# Prompt
Put the lines of the entries below, from the line containing "Could you say that" through the line containing "361), the window pane at point (292, 400)" (both ends included), into a JSON list of strings with one string per line and blank lines dropped. Leave the pictures out.

----

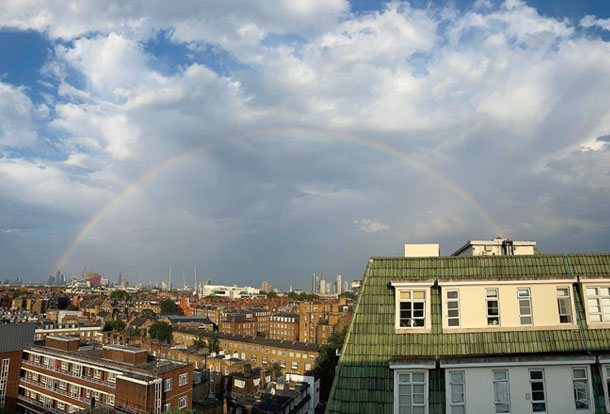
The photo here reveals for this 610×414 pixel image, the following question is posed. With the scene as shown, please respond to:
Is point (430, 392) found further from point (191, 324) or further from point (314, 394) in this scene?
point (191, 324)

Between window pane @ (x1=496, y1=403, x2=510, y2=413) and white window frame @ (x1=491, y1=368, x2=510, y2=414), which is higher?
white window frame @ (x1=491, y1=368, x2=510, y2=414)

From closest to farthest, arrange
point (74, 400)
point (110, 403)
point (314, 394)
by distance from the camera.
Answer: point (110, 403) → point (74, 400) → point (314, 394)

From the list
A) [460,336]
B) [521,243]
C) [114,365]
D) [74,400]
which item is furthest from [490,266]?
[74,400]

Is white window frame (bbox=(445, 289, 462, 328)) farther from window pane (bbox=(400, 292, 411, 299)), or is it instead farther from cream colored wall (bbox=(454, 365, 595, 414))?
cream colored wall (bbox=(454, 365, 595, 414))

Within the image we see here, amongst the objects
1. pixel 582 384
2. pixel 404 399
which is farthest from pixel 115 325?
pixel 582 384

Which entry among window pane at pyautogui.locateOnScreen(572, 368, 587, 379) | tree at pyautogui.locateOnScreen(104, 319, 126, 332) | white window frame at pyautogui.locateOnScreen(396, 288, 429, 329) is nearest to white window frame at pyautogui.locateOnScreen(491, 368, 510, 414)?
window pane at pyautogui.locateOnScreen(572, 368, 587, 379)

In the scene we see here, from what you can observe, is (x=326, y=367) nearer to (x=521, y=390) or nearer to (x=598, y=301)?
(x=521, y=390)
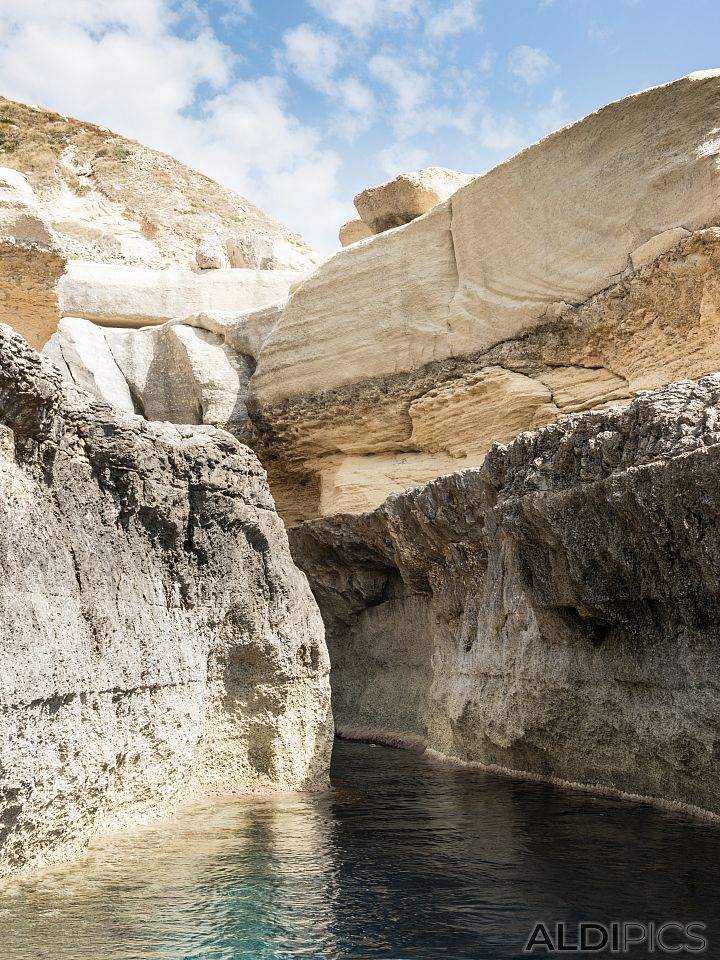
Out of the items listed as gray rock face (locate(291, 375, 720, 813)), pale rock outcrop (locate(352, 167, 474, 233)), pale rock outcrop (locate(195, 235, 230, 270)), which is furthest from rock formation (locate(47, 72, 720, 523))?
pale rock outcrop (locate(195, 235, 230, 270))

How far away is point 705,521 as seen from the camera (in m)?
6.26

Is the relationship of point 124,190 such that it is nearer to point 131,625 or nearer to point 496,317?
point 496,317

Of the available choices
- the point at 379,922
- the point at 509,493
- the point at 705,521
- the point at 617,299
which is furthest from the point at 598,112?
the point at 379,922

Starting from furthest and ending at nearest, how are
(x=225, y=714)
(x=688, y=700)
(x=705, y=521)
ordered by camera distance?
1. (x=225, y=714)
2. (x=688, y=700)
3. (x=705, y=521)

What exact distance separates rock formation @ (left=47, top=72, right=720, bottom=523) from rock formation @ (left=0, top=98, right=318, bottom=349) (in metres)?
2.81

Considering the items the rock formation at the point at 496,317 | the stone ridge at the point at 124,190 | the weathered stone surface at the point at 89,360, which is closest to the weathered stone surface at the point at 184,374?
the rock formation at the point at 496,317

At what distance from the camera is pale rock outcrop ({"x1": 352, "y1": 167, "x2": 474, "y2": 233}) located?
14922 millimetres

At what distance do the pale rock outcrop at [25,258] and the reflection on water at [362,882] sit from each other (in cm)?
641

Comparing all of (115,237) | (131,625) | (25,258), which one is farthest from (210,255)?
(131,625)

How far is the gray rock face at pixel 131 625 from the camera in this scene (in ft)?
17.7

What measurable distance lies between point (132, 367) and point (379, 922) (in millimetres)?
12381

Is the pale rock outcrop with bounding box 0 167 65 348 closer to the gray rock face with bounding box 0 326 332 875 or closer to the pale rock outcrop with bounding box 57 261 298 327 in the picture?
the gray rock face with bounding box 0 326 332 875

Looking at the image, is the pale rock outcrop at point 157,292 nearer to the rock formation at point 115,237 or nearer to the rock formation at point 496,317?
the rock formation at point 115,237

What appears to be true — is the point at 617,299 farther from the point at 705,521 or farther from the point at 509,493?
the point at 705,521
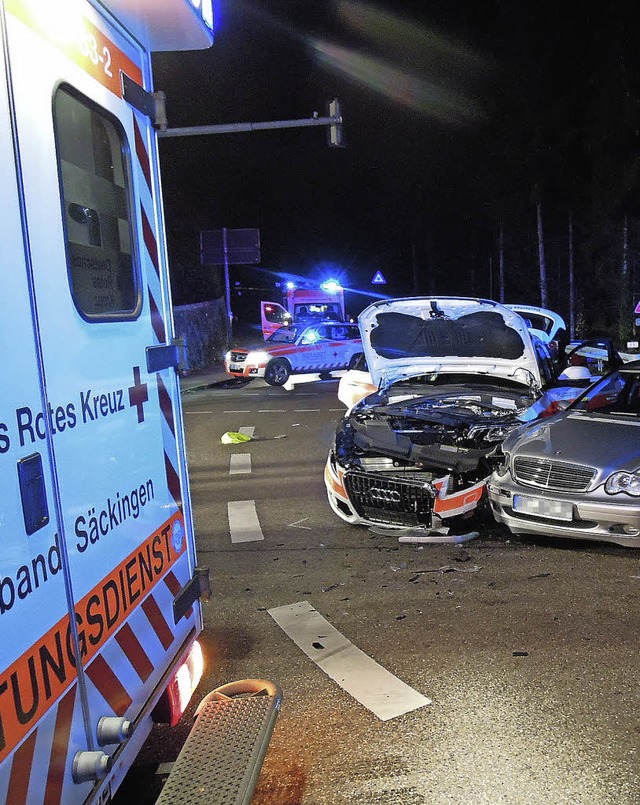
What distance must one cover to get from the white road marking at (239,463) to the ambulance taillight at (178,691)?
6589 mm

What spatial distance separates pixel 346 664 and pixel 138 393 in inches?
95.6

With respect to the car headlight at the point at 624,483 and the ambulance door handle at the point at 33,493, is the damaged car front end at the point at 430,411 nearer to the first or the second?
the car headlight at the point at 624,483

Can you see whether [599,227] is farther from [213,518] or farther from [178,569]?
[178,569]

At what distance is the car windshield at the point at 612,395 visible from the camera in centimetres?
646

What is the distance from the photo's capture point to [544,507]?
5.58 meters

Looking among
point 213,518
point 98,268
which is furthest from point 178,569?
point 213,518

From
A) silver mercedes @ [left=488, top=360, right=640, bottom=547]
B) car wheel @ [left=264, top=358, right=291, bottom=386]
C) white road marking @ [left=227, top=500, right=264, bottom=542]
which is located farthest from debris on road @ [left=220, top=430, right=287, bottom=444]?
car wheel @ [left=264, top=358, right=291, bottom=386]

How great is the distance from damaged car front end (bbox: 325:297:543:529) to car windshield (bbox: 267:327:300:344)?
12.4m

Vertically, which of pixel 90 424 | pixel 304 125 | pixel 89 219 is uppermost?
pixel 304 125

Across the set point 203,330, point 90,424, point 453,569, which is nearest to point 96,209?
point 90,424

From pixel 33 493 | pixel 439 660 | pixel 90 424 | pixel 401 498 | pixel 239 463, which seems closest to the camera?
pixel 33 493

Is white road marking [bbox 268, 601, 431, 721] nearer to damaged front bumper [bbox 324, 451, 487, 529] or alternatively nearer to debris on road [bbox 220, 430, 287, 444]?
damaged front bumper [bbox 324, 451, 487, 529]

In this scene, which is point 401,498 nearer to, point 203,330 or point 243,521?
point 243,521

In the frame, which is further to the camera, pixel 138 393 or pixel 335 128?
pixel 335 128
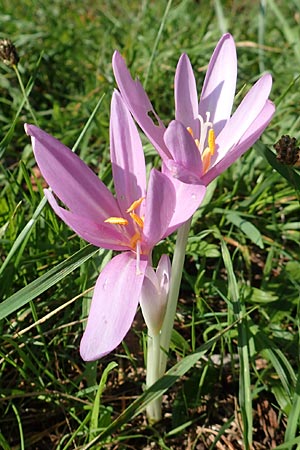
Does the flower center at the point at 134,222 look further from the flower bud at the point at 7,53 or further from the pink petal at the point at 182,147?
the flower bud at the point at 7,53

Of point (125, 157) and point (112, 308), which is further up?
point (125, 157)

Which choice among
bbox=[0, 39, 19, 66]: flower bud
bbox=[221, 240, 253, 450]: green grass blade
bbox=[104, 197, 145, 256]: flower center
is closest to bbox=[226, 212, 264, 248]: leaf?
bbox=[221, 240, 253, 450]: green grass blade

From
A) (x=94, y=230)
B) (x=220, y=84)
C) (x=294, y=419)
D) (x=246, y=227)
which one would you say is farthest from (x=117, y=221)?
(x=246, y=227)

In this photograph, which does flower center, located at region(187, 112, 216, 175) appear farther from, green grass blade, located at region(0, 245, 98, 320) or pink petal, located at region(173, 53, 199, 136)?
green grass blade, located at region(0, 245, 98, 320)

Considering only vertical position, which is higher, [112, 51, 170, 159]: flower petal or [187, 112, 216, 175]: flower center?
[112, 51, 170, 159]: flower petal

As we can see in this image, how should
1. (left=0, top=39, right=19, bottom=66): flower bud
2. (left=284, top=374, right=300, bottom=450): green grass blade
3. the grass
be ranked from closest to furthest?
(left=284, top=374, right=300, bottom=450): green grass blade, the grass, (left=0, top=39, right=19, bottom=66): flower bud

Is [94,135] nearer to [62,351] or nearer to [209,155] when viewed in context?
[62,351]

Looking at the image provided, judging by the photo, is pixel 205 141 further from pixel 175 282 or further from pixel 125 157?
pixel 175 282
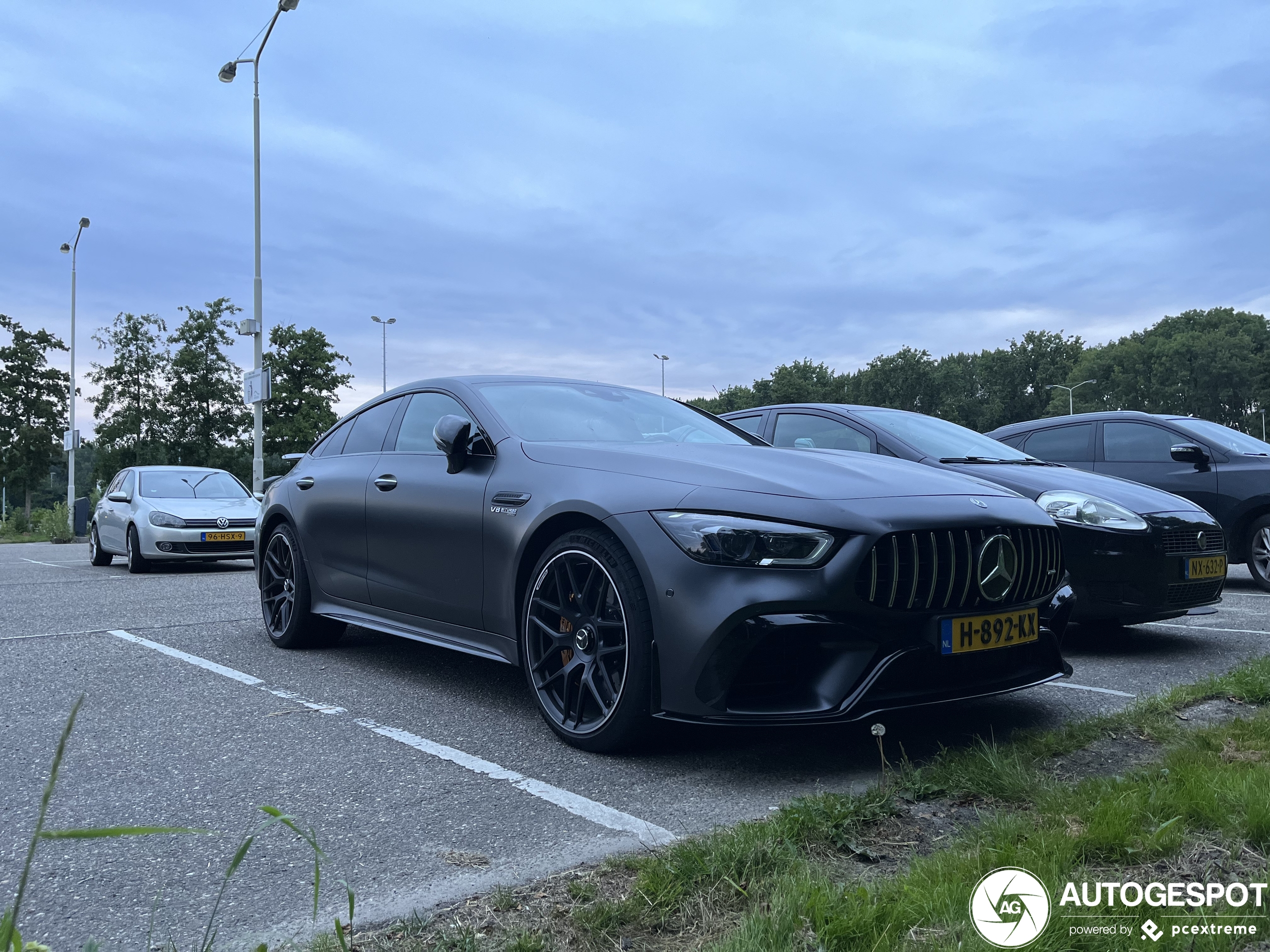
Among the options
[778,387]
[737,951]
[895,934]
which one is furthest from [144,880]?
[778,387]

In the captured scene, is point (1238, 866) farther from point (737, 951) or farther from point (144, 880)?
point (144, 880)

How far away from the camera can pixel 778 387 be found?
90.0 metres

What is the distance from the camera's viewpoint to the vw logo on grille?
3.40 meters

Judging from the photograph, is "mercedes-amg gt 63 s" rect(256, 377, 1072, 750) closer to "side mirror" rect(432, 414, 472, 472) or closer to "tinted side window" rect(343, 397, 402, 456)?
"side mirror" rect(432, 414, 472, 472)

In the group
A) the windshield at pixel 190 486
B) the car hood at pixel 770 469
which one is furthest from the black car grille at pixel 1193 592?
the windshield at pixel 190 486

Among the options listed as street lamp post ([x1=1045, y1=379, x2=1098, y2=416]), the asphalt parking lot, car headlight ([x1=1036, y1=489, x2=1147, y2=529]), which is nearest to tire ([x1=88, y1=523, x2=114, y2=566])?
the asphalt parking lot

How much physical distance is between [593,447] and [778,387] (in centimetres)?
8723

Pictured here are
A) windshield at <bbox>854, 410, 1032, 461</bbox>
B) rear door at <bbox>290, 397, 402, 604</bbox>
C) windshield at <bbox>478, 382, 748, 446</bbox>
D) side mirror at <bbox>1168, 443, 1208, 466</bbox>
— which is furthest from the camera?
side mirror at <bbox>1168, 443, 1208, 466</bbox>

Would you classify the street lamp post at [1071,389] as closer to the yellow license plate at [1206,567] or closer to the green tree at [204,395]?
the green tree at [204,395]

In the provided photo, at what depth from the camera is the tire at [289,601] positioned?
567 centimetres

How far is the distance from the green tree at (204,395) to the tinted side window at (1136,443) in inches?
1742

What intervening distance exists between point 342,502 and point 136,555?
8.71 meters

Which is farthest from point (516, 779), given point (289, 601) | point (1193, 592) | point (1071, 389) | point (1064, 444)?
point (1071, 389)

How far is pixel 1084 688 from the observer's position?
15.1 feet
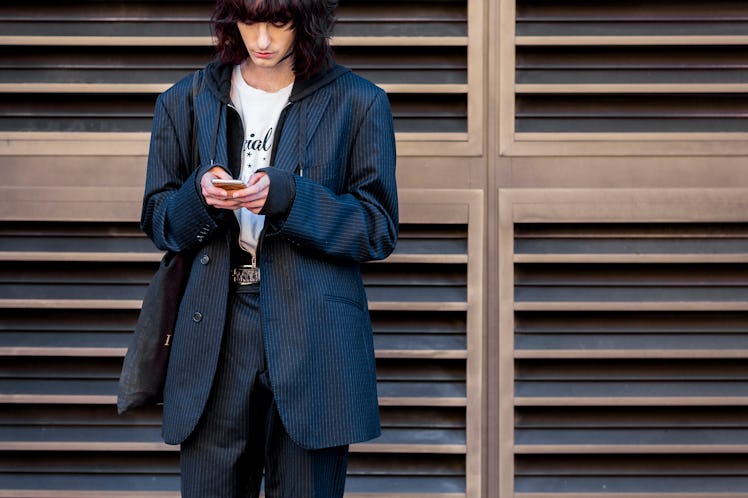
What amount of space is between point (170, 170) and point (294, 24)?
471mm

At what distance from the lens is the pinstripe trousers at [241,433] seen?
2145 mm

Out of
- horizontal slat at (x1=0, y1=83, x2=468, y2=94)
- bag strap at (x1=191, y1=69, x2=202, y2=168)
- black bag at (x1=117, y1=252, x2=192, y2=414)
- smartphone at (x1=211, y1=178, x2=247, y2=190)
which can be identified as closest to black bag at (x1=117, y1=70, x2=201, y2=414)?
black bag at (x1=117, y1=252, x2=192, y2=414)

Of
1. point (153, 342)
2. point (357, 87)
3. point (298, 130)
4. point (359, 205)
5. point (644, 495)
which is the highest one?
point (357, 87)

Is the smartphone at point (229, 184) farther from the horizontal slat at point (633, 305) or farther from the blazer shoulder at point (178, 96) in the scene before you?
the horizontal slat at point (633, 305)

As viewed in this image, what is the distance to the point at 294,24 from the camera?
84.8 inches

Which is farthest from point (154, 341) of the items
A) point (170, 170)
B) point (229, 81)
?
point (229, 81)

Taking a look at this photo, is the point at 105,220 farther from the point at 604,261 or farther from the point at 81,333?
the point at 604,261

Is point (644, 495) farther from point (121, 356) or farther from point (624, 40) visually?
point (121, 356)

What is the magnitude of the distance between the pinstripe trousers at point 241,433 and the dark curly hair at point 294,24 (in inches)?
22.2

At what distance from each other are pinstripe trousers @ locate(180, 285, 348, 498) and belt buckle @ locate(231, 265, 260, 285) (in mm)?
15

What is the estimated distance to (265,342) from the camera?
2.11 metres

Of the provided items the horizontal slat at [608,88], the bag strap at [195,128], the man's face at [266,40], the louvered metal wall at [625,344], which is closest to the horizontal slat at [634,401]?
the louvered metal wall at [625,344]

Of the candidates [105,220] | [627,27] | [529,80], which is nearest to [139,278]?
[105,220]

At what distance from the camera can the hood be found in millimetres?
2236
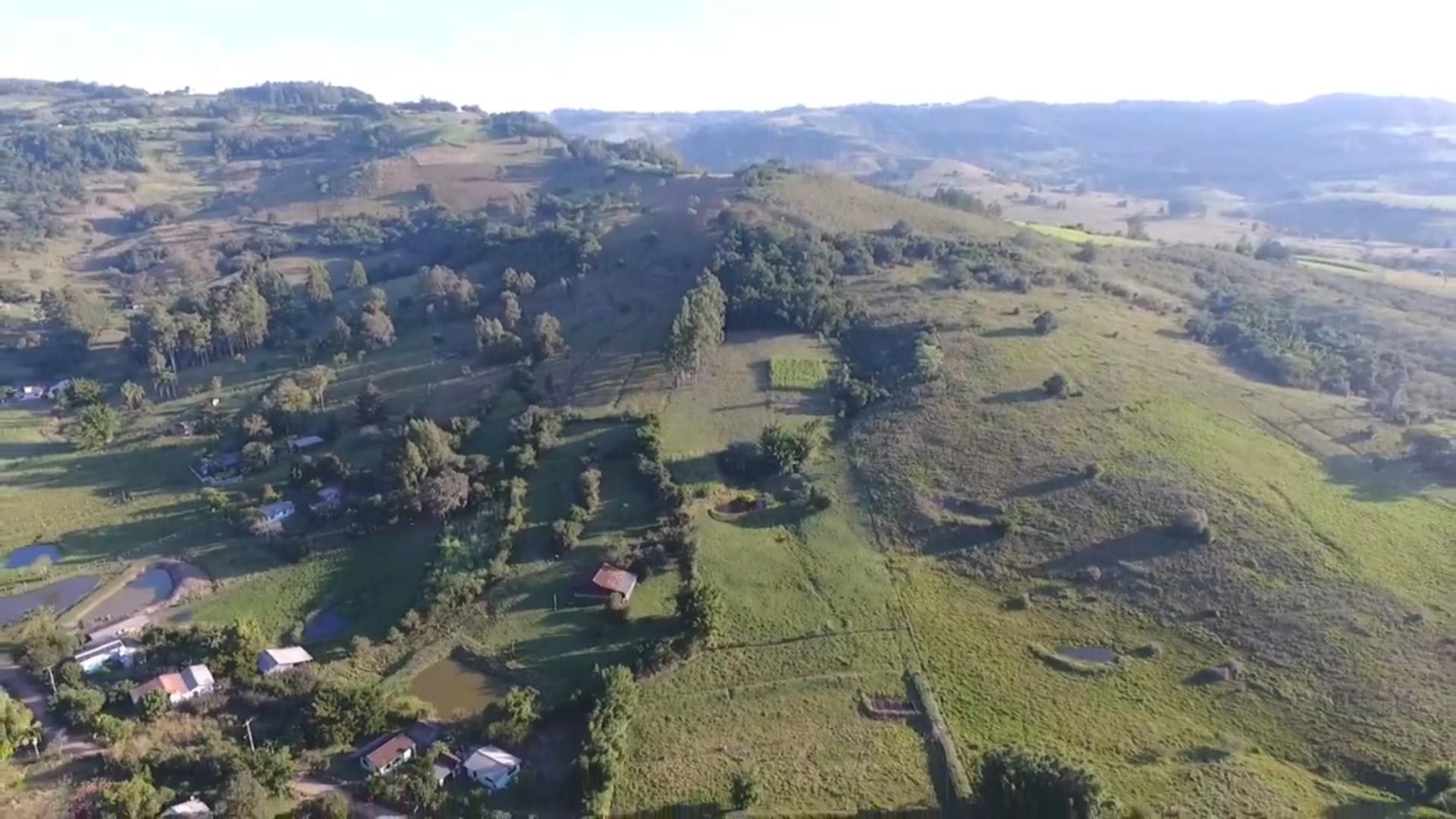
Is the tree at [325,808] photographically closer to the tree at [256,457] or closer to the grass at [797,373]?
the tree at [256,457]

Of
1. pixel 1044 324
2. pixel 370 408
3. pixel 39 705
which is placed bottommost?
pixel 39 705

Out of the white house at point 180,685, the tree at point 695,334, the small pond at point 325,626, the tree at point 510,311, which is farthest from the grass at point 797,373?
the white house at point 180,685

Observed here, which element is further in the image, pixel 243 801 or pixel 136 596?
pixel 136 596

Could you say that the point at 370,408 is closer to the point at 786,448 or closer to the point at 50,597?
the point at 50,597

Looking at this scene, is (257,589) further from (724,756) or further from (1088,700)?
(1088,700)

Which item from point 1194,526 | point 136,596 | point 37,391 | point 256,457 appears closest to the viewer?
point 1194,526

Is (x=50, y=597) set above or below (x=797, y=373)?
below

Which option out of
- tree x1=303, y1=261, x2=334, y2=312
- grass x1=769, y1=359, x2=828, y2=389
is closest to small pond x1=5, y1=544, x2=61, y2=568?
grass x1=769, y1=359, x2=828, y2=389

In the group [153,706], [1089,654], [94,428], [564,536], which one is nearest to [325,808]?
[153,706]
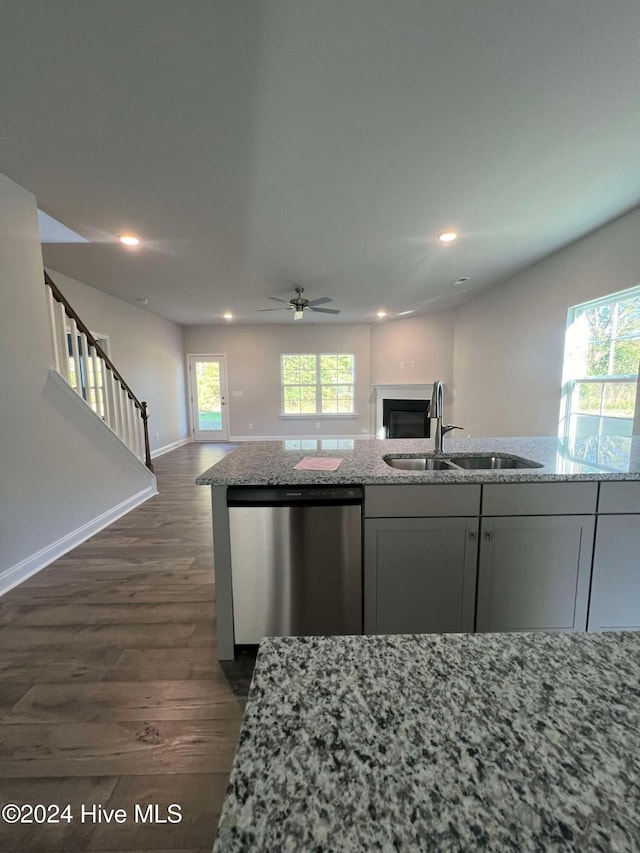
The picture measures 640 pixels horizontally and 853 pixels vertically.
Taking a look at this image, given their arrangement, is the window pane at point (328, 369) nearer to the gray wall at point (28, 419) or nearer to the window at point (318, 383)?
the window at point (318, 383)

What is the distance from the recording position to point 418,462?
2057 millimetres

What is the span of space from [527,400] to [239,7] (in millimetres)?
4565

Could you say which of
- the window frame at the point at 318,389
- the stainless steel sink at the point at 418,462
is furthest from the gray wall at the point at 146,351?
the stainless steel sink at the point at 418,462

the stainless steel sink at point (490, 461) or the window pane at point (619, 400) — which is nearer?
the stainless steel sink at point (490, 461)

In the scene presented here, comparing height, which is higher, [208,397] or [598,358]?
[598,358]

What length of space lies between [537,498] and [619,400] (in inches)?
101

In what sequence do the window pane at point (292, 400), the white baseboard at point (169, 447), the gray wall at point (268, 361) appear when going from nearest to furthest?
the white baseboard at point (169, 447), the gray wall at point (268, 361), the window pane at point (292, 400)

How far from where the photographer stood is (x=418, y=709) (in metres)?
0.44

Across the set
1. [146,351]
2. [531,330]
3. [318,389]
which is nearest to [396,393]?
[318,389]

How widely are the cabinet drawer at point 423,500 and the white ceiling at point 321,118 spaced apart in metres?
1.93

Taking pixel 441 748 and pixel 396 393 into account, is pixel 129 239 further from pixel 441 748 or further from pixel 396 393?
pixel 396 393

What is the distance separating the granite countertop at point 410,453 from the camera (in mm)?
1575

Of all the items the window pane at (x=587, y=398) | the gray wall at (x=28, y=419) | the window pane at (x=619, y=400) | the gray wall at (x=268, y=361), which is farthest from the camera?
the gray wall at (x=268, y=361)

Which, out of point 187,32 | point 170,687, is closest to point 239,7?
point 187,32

----

# Solution to this task
[
  "Could you say that the point at 370,408 is closer to the point at 786,448 or closer to the point at 50,597?",
  "the point at 50,597",
  "Looking at this scene, is (257,589) further from (724,756) or further from (1088,700)?",
  "(1088,700)",
  "Which item from point 1194,526 | point 136,596 | point 37,391 | point 256,457 appears closest to the viewer?",
  "point 1194,526",
  "Is (x=50, y=597) set above or below (x=797, y=373)?",
  "below",
  "Which option out of",
  "- tree x1=303, y1=261, x2=334, y2=312",
  "- grass x1=769, y1=359, x2=828, y2=389",
  "is closest to small pond x1=5, y1=544, x2=61, y2=568?",
  "grass x1=769, y1=359, x2=828, y2=389",
  "In the group [153,706], [1089,654], [94,428], [564,536], which one is nearest to [325,808]?",
  "[153,706]",
  "The picture measures 640 pixels horizontally and 853 pixels vertically.",
  "Taking a look at this image, given their arrangement, is the window pane at point (328, 369) nearer to the gray wall at point (28, 419) or nearer to the window at point (318, 383)?",
  "the window at point (318, 383)",
  "What is the distance from the recording position to point 418,462?",
  "2057 millimetres",
  "What is the span of space from [527,400] to [239,7] (in millimetres)?",
  "4565",
  "Could you say which of",
  "- the window frame at the point at 318,389",
  "- the stainless steel sink at the point at 418,462",
  "is furthest from the gray wall at the point at 146,351?",
  "the stainless steel sink at the point at 418,462",
  "the stainless steel sink at point (490, 461) or the window pane at point (619, 400) — which is nearer?",
  "the stainless steel sink at point (490, 461)",
  "In the scene presented here, comparing height, which is higher, [208,397] or [598,358]?",
  "[598,358]",
  "What length of space lies between [537,498] and [619,400] (in inches)?",
  "101",
  "In what sequence do the window pane at point (292, 400), the white baseboard at point (169, 447), the gray wall at point (268, 361) appear when going from nearest to furthest?",
  "the white baseboard at point (169, 447), the gray wall at point (268, 361), the window pane at point (292, 400)"
]